Página:
○ ○ ○ ○ ○

"Lo peor que le puede suceder a un político es perder su
credibilidad. El axioma sirve para cualquier profesión, incluida la
periodística. Pero en el caso de quienes se dedican a la función pública hay
una diferencia. Se puede malgastar la confianza en un determinado líder por
acción –algo comprensible– pero también por omisión.
Eso no ocurre, por ejemplo, con otras actividades. Nadie acusaría a un
arquitecto de haber levantado un edificio horroroso si no lleva su firma. Como
tampoco se puede culpar de una mala defensa a un letrado que no hubiera
participado en el juicio. Ni a un fontanero por una chapuza que no ha cometido.
Pero en el caso de los políticos sucede lo contrario. Los silencios son
cómplices, y ese es un lastre que deben llevar sobre sus espaldas.
Este es, en realidad, el problema de fondo de las elecciones al
Parlamento Europeo. Es verdad que la cámara de Estrasburgo tiene más
competencias legislativas que nunca. Pero su papel durante la mayor crisis
económica que ha sufrido Europa desde 1945 ha sido irrelevante. Algo que
explica su escasa credibilidad ante los ciudadanos. Y ya Hobbes dejó escrito,
como recordó el eurodiputado Sosa Wagner en uno de sus libros, que si una
realidad no se encara puede tener perturbadoras consecuencias. "Las
obligaciones del súbdito con el Estado duran lo que dura la capacidad de éste
para protegerle. Ni un minuto más", sugería el filósofo inglés.

○ ○ ○ ○ ○

Datos proporcionados:
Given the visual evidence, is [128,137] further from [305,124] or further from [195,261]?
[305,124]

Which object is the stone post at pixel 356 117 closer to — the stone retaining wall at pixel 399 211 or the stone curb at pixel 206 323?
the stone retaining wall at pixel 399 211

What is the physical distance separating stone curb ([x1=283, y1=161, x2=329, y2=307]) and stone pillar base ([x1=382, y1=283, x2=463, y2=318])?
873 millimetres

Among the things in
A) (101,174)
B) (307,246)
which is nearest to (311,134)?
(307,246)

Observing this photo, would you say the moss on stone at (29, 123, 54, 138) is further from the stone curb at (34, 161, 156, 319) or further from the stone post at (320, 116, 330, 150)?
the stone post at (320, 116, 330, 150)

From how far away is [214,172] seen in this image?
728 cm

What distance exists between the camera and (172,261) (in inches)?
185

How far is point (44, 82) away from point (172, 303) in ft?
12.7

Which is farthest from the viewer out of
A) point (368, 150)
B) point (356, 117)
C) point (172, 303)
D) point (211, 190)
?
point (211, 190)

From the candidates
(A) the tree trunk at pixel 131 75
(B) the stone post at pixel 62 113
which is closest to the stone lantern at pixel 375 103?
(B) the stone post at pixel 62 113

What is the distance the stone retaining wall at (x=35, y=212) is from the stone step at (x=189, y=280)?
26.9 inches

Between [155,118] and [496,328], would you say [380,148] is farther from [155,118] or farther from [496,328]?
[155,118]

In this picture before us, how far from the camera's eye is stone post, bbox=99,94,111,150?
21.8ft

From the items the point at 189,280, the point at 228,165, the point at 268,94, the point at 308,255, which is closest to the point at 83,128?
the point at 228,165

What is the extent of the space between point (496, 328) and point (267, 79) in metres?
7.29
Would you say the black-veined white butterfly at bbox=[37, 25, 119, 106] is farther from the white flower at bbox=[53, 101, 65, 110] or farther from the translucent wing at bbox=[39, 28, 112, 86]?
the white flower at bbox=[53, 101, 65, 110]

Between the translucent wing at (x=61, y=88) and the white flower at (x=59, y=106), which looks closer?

○ ○ ○ ○ ○

Instrucciones de la tarea:
Copia literalmente del artículo sobre la credibilidad de los políticos el tramo que va desde "Eso no ocurre, por" hasta "no ha cometido.", ambos incluidos.

Resultado del ejercicio:
Eso no ocurre, por ejemplo, con otras actividades. Nadie acusaría a un
arquitecto de haber levantado un edificio horroroso si no lleva su firma. Como
tampoco se puede culpar de una mala defensa a un letrado que no hubiera
participado en el juicio. Ni a un fontanero por una chapuza que no ha cometido.